STATED GOAL: Print verbatim the lines of the entries from the one containing "Among options the" to the last, inclusive, and no others.

Records from a collection:

* * * * * * * * *

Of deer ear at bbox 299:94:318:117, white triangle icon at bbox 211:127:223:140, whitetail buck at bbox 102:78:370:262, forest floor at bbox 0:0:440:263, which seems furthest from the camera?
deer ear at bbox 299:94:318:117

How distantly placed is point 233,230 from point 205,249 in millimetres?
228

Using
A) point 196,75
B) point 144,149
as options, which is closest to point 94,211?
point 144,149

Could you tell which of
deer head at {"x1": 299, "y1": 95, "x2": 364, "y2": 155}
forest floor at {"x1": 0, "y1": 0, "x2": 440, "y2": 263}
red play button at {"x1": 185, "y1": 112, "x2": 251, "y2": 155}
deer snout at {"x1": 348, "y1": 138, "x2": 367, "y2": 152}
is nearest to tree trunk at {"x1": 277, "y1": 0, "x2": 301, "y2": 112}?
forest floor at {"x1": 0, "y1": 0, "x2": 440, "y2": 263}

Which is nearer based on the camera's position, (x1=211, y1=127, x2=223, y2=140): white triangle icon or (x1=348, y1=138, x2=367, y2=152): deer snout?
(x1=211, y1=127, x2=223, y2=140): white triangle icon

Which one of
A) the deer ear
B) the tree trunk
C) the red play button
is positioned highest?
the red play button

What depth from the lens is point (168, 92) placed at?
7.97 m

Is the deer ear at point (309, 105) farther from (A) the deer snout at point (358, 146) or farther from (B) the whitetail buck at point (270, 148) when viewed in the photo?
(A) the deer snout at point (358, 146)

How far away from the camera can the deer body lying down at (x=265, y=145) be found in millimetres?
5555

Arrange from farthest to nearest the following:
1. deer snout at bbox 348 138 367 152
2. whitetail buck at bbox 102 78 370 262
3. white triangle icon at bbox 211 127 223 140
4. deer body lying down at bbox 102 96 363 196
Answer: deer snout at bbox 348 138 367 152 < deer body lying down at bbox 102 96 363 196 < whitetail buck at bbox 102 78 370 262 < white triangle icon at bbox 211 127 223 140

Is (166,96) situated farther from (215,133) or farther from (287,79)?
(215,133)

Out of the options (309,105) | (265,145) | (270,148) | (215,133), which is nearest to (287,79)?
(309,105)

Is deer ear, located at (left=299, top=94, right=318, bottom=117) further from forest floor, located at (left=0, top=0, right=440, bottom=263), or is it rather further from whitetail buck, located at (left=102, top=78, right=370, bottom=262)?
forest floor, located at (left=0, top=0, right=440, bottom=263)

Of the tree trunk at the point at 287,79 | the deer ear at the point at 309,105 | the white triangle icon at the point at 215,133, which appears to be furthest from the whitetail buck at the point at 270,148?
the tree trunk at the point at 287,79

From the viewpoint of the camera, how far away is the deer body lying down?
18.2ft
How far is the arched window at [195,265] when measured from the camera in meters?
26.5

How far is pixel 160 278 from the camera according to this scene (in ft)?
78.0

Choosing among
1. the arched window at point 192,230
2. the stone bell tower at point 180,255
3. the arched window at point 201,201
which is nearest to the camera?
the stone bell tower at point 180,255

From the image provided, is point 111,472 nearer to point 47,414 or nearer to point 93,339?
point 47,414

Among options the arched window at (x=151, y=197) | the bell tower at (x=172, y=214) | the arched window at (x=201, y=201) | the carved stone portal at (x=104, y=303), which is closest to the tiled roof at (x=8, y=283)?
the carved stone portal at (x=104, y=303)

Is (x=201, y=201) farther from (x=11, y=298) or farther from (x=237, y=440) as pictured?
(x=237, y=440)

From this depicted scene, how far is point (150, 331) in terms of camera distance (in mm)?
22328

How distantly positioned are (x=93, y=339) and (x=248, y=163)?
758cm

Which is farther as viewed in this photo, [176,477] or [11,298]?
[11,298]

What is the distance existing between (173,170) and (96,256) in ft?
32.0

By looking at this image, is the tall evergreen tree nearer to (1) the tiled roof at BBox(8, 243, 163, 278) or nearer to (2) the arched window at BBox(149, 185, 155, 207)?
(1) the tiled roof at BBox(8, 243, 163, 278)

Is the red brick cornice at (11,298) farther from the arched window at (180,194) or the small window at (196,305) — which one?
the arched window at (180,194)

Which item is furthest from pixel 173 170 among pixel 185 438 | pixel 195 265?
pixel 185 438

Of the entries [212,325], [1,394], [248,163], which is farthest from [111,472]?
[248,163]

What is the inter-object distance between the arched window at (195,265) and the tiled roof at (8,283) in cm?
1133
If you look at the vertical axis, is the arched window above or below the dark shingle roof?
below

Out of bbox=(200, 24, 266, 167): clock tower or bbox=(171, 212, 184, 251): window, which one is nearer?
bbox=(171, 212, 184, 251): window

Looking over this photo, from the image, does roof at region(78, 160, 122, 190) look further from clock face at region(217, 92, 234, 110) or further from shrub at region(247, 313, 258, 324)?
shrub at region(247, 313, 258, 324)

* * * * * * * * *

FULL RESPONSE:
Among options the arched window at (x=151, y=197) | the bell tower at (x=172, y=214) | the arched window at (x=201, y=201) | the carved stone portal at (x=104, y=303), which is closest to the tiled roof at (x=8, y=283)?
the carved stone portal at (x=104, y=303)

Is (x=201, y=201) farther from (x=11, y=298) or farther from (x=237, y=440) as pictured?
(x=237, y=440)

From this depicted scene, how far is point (150, 331) in terms of camera distance (in mm)?
22328

How distantly positioned are (x=93, y=339) and (x=248, y=163)?
758cm

Which is farther as viewed in this photo, [176,477] or [11,298]?
[11,298]

What is the distance existing between (173,170) and (96,256) in ft?
32.0

By looking at this image, is the tall evergreen tree nearer to (1) the tiled roof at BBox(8, 243, 163, 278) or nearer to (2) the arched window at BBox(149, 185, 155, 207)?
(1) the tiled roof at BBox(8, 243, 163, 278)

Is the red brick cornice at (11,298) farther from the arched window at (180,194) or the small window at (196,305) — which one?
the arched window at (180,194)

Which item is furthest from pixel 173 170 among pixel 185 438 | pixel 195 265?
pixel 185 438

Of the entries [212,325], [1,394], [248,163], which is farthest from [111,472]?
[248,163]

What is the inter-object distance between the arched window at (195,265) and the tiled roof at (8,283) in cm?
1133
If you look at the vertical axis, is the arched window above or below the dark shingle roof?
below

Out of bbox=(200, 24, 266, 167): clock tower or bbox=(171, 212, 184, 251): window, which one is nearer?
bbox=(171, 212, 184, 251): window

Looking over this photo, from the image, does roof at region(78, 160, 122, 190) look further from clock face at region(217, 92, 234, 110) or further from shrub at region(247, 313, 258, 324)?
shrub at region(247, 313, 258, 324)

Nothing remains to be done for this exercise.